Ghada Amer, b 1963, Egypt.

A contemporary, African-born artist who currently lives and works in NYC, she attained her MFA in painting in Nice, France. Amer is known primarily for her painted and textural thread art; thickly embroidered canvases that feature fragmented, erotic female imagery.

More recently, Ghada Amer has embraced ceramic sculpture with the same exuberant provocativeness and has explored her drawing, painting and sculptural skills. Her highly personal work is an expression of femininity and sexuality, dealing with gender issues in a direct manner.

Her abundant creativity expands to include print making, illustration, photography and performance art as well as site-specific gardens.

100 words of love'100 words of love', epoxy resin and acylic
ghada zeitz 2017Detail, Zeitz MOCCA, 2017


She often entwines text into her fabric and her sculptural pieces... in both English and Arabic, merging language with form. Her series of open, metal sculptures are reminiscent of the latticed wooden screens found in traditional Arabic architecture.... allowing one to see without being seen. 


During her residency at Greenwich House, she turned her endeavors to producing work in clay. Firstly creating ceramic wall paintings using liquefied, color pigmented clay, then moving on to free standing, floor sculptured slabs that resemble her canvases stripped of their frames and fallen to the floor in folds... and finally abstracted, extruded squirts and moldings of colored text or free forms.

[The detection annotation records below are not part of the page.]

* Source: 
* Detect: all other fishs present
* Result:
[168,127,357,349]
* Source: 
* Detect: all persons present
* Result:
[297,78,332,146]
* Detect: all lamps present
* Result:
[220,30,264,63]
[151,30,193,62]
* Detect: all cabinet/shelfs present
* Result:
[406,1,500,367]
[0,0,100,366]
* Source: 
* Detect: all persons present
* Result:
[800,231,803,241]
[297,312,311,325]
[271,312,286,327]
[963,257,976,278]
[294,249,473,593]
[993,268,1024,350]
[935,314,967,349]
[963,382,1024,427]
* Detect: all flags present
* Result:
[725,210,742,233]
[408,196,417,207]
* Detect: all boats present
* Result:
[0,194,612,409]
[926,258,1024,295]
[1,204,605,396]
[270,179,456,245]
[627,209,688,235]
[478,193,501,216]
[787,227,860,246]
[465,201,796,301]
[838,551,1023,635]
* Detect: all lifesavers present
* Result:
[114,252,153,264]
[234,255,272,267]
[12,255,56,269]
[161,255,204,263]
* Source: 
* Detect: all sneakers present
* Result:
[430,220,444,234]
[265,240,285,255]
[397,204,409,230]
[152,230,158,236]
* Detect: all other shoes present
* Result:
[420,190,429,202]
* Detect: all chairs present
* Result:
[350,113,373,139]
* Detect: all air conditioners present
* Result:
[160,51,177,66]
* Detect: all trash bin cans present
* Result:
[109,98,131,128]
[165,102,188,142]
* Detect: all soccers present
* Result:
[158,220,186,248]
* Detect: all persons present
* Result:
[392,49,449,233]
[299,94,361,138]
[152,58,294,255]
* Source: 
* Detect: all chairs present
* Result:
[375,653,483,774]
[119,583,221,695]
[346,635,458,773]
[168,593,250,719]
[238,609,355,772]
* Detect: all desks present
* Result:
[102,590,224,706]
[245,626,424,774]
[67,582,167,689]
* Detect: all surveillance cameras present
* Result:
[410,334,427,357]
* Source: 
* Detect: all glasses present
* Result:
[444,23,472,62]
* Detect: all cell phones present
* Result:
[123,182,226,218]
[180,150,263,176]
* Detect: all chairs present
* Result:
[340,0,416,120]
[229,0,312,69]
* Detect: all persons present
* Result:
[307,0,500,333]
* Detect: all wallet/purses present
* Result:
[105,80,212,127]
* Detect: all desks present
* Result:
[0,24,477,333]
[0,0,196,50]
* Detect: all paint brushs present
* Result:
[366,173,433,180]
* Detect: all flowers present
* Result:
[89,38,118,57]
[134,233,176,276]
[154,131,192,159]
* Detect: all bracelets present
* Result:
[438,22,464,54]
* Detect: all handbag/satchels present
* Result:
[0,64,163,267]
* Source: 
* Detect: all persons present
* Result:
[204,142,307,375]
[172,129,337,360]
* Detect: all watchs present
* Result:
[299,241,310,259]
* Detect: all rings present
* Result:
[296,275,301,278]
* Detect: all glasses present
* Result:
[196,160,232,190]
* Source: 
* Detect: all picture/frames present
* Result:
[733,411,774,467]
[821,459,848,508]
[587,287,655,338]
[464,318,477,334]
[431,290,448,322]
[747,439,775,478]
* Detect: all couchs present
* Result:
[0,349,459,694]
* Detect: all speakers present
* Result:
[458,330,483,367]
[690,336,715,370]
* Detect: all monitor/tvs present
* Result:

Amer sometimes works in collaboration with an Iranian artist, Reza Farkhondeh. In 2009 they embarked on a new form of printmaking using silkscreens and dyestuffs with solvents to create a bleeding look, an obvious contrast to the normal hard edges of silkscreen printing.

Their collection Love is a Difficult Blue looked to women and nature for inspiration.

Amer has exhibited at the Venice, Sydney and Whitney Biennales, had solo shows in New York, Montreal and Rome and her work is collected by many prestigious, world-wide private collectors and public institutions as far afield as Paris, Korea, South Africa, Israel and Abu Dhabi.